The other thing I wanted to implement was the ability to isolate just one section of a pattern and show only that on the display. For this I used an old 4-bit binary rotary switch that I had laying around (making 16 possible choices) and some comparison logic using the infamous “XOR” (exclusive OR) gate, also known as a binary adder. This gate, basically, has one output (“0”) if the two inputs match and another output (“1”) if the two inputs are different. AND the outputs together (after inverting them), and you see if two binary numbers match for as many bits as you need or want.

As a geeky aside, I made use of the fact that binary AND and OR are complementary functions. Thus, you can accomplish a binary AND on the outputs of the XOR gates without inverting them first (to make a match = “1” instead of “0”) using an OR gate, which then gives you a “0” output only when there is a match (when all inputs are “0”). Invert that, and you get a “1” for a match. In my case I needed the “0” to show a match!

I also wanted to choose between the “legacy” patterns that I built into this project and the “simple” patterns used for test purposes. For this I used a 4-bit selector IC. One can make a “tree” of these ICs and select from as many different inputs as one wants.

I don’t build these sort of control circuits that much, so I had to do a bit of head-scratching along the way.

My bench and a few closeups

The project on my work bench

I don’t photograph my bench that often because it looks so messy. But here we see my current setup with the project and one of my displays on it.
===
**WRITTEN INSTRUCTION:** In one to three sentences, explain why the project write-up uses an OR gate on the XOR outputs without inverting them first.
===
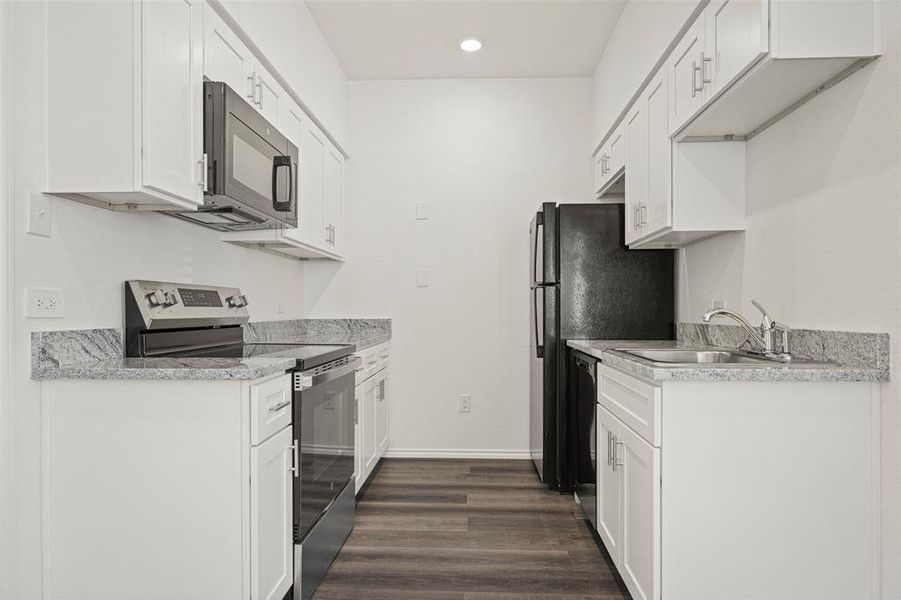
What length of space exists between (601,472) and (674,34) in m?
Result: 1.88

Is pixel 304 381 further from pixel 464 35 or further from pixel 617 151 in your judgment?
pixel 464 35

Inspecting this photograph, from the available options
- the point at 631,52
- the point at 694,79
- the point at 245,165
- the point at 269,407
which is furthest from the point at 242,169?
the point at 631,52

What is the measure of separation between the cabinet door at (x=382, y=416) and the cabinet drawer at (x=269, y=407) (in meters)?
1.81

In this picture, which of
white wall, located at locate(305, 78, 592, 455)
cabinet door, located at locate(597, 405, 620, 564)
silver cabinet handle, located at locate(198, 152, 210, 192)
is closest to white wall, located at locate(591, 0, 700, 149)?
white wall, located at locate(305, 78, 592, 455)

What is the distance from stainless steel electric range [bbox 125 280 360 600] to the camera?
2.23m

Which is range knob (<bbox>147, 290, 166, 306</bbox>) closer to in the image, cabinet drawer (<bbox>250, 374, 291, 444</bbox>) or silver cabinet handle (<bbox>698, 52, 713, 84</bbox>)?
cabinet drawer (<bbox>250, 374, 291, 444</bbox>)

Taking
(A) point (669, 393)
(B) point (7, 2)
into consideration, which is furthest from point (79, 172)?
(A) point (669, 393)

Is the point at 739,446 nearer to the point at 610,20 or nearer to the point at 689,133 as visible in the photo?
the point at 689,133

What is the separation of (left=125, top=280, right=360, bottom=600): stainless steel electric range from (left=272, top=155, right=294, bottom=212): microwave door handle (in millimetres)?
508

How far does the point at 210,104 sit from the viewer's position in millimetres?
2176

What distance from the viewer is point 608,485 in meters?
2.55

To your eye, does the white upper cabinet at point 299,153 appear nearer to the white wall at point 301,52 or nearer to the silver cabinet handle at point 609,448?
the white wall at point 301,52

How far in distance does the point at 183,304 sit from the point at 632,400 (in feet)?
5.92

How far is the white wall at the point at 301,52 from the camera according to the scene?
2684 mm
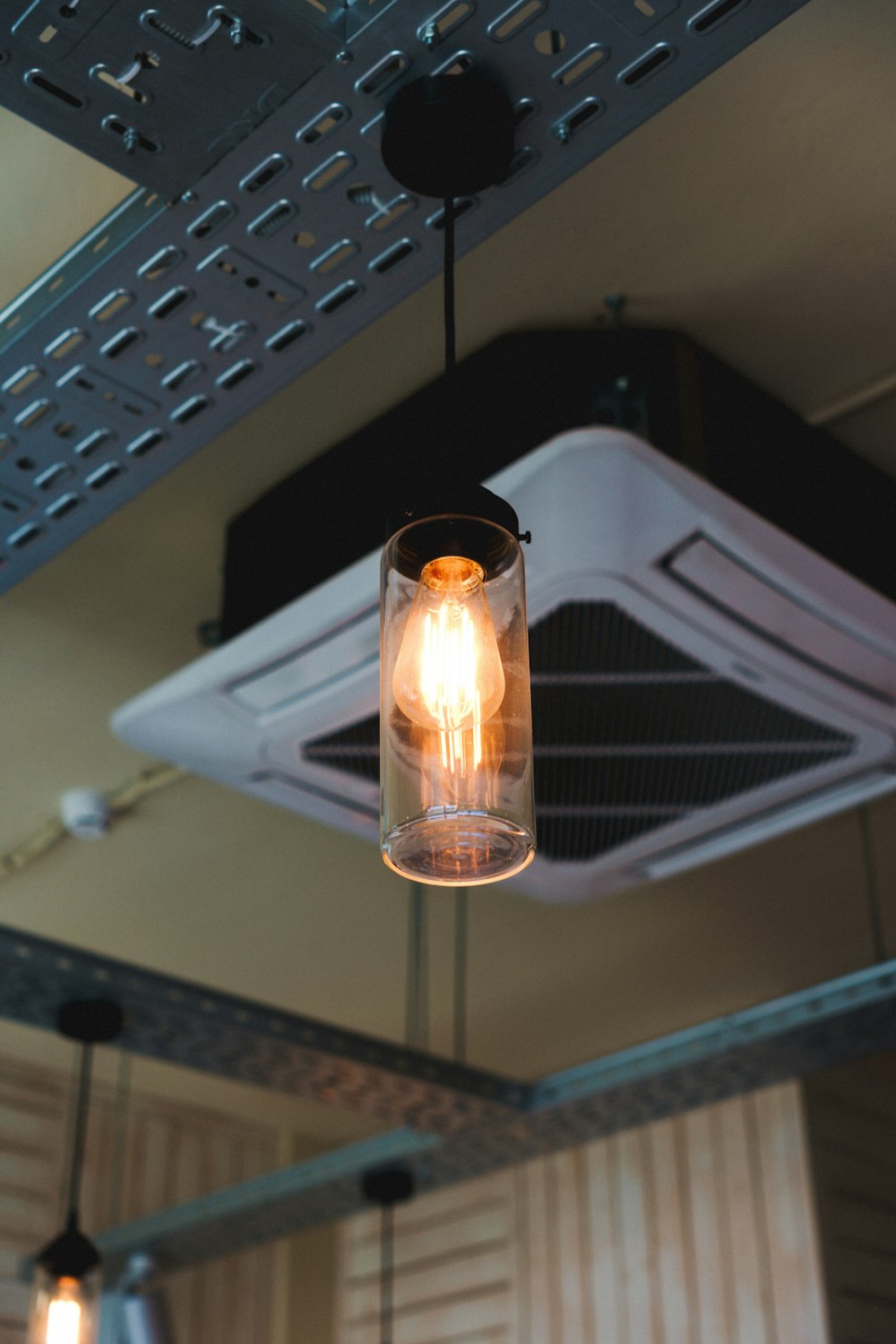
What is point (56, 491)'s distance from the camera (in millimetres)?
1670

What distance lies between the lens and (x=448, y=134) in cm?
125

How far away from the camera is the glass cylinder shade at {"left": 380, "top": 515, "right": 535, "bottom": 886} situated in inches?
39.4

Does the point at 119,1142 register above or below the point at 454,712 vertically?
above

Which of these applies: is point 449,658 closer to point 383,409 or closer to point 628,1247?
point 383,409

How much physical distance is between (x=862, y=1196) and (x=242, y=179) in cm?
316

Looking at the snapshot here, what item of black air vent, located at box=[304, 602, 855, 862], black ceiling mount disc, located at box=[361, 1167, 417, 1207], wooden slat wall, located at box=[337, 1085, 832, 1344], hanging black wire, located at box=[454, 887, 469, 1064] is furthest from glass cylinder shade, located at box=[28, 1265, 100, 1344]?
black air vent, located at box=[304, 602, 855, 862]

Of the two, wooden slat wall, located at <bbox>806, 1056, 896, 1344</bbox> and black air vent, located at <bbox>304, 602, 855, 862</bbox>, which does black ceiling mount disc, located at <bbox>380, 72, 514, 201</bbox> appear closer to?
black air vent, located at <bbox>304, 602, 855, 862</bbox>

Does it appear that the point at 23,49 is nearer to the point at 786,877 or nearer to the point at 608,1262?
the point at 786,877

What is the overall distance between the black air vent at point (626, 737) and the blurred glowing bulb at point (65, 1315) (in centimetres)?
152

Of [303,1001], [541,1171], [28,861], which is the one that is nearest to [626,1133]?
[541,1171]

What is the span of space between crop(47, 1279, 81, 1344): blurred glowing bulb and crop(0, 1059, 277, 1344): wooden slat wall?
1.00 meters

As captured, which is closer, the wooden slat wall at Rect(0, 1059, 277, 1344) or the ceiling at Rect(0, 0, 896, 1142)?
the ceiling at Rect(0, 0, 896, 1142)

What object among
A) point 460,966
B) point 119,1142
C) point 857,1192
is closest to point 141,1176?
point 119,1142

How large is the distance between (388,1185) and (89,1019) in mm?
962
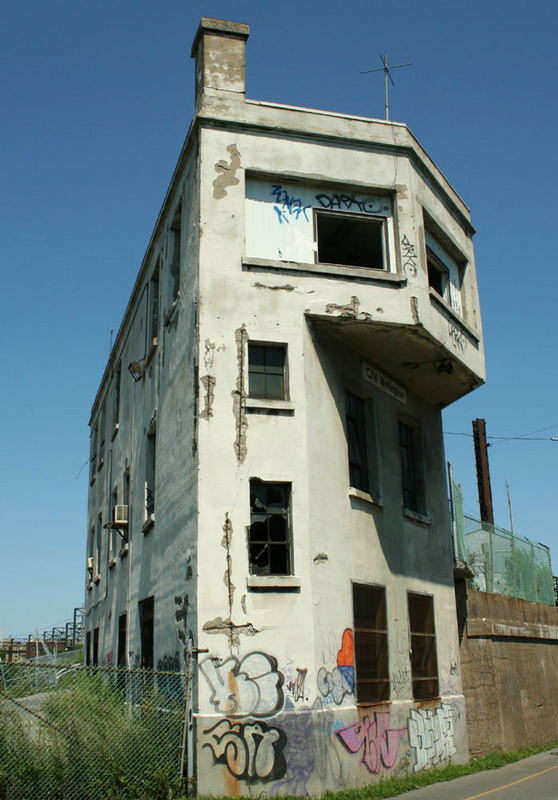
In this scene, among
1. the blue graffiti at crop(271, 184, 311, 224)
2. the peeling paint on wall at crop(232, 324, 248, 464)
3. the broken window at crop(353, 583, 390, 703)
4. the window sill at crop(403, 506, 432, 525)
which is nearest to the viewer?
the peeling paint on wall at crop(232, 324, 248, 464)

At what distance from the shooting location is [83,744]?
995cm

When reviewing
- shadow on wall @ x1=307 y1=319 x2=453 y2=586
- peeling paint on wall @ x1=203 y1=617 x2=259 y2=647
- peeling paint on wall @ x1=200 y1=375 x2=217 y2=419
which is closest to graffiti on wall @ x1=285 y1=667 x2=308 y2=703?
peeling paint on wall @ x1=203 y1=617 x2=259 y2=647

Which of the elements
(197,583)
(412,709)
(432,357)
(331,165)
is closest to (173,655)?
(197,583)

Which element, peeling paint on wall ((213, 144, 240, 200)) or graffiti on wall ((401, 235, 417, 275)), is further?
graffiti on wall ((401, 235, 417, 275))

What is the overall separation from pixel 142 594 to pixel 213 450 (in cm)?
502

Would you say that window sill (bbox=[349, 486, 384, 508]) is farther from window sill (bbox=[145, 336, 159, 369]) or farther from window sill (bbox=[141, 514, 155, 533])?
window sill (bbox=[145, 336, 159, 369])

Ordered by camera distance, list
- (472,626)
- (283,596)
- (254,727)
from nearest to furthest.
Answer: (254,727) → (283,596) → (472,626)

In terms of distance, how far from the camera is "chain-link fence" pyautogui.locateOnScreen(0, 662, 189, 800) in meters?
9.54

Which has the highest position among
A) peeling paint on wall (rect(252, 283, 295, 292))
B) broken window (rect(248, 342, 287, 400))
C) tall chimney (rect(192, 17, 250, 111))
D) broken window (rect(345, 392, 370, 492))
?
tall chimney (rect(192, 17, 250, 111))

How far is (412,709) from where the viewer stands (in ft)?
45.0

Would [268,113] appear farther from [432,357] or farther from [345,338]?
[432,357]

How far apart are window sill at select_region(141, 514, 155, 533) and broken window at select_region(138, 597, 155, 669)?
1342 mm

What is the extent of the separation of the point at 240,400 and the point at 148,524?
4223 millimetres

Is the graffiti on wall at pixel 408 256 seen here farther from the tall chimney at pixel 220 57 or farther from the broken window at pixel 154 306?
the broken window at pixel 154 306
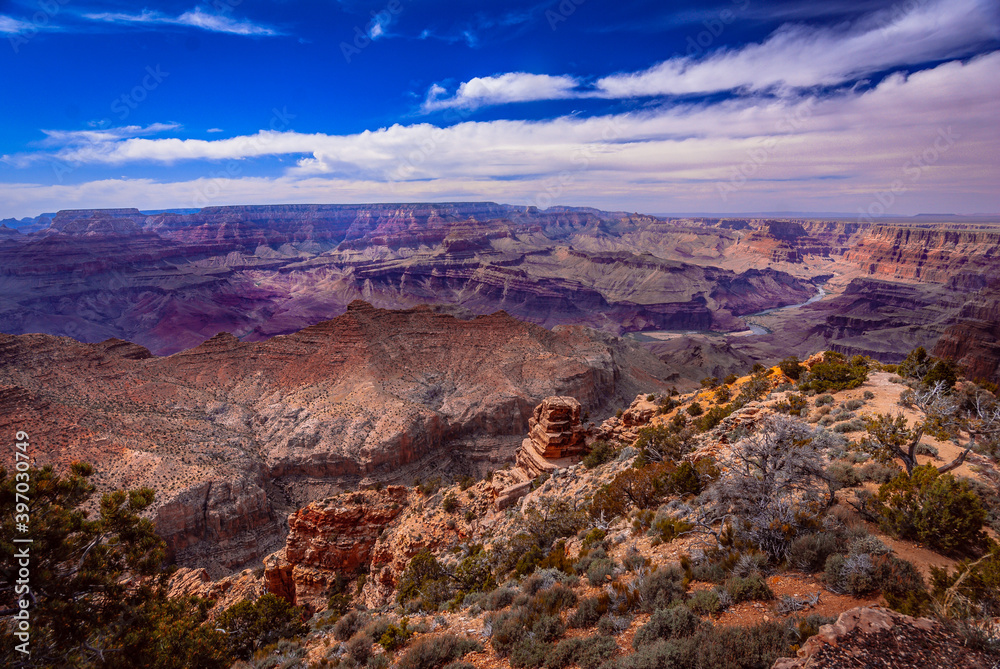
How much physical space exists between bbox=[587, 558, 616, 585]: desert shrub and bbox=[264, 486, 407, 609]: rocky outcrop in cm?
1572

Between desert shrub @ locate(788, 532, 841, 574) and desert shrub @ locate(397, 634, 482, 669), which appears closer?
desert shrub @ locate(788, 532, 841, 574)

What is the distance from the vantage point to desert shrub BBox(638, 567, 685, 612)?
7.94 metres

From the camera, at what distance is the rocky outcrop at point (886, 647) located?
4.91 meters

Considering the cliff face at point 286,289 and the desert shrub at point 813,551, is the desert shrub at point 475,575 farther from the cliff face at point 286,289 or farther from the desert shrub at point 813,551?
the cliff face at point 286,289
===
**OUTPUT FOR THIS TASK:** Binary AND and OR are complementary, so an OR gate on the uninverted XOR outputs gives a "0" only when all its inputs are "0," which is when every bit matches. The author needed a "0" to show a match, so this output already did the job.